===== PROVIDED TEXT

Limiting Behavior of sin^2(x)/x^2 at x=0

[ashleyrc]

Homework Statement

limit as x approaches 0 of (sin^2 (x))/x^2

Homework Equations

i generally know how to solve the equation, but I'm not sure what to do about the top. is sin^2 (x) the same as sinx^2?

The Attempt at a Solution

 

[danago]

Homework Statement

limit as x approaches 0 of (sin^2 (x))/x^2

Homework Equations

i generally know how to solve the equation, but I'm not sure what to do about the top. is sin^2 (x) the same as sinx^2?

The Attempt at a Solution

sin^2 (x) = (sin x)^2

 

[bdforbes]

You have probably learned a rule for the situation where both the numerator and denominator go to zero (or both to infinity). That is what I would use.

 

[Dick]

Homework Statement

limit as x approaches 0 of (sin^2 (x))/x^2

Homework Equations

i generally know how to solve the equation, but I'm not sure what to do about the top. is sin^2 (x) the same as sinx^2?

The Attempt at a Solution

sinx^2 can mean two different things. It could mean sin(x^2) or (sin(x))^2. Which do you mean? Try not to write ambiguous forms when posting a question. As danago said, sin^2(x) is the latter. And bdforbes is referring to l'Hopital's rule. If you haven't learned that then you probably proved directly that sin(x)/x approaches 1 as x approaches 0. Use that.

 

[ashleyrc]

ok, so it would = (sin x)^2/ x^2, then the limit is 1. because you can cancel the ^2 on top and bottom to = (sin x)/x, which is 1

 

[danago]

ok, so it would = (sin x)^2/ x^2, then the limit is 1. because you can cancel the ^2 on top and bottom to = (sin x)/x, which is 1

Woa hold up. You can't just cancel the indexes from the top and the bottom. Id probably solve this by using the result that Dick mentioned above with one of the general limit rules.

==========

TASK REQUIREMENTS
In the forum thread above, shorten the paragraph beginning "sinx^2 can mean two different things" into a brief list that keeps its main facts.

===== EXCERPTED RECORDS

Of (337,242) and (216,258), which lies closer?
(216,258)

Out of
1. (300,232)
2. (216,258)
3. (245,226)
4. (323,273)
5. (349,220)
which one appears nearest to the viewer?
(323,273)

==========

TASK RESULT
- "sinx^2" is ambiguous: it could mean sin(x^2) or (sin(x))^2.
- Ambiguous forms should be avoided when posting a question.
- As danago said, sin^2(x) means (sin(x))^2.
- bdforbes is referring to l'Hopital's rule.
- If that rule hasn't been learned, use the directly proved result that sin(x)/x approaches 1 as x approaches 0.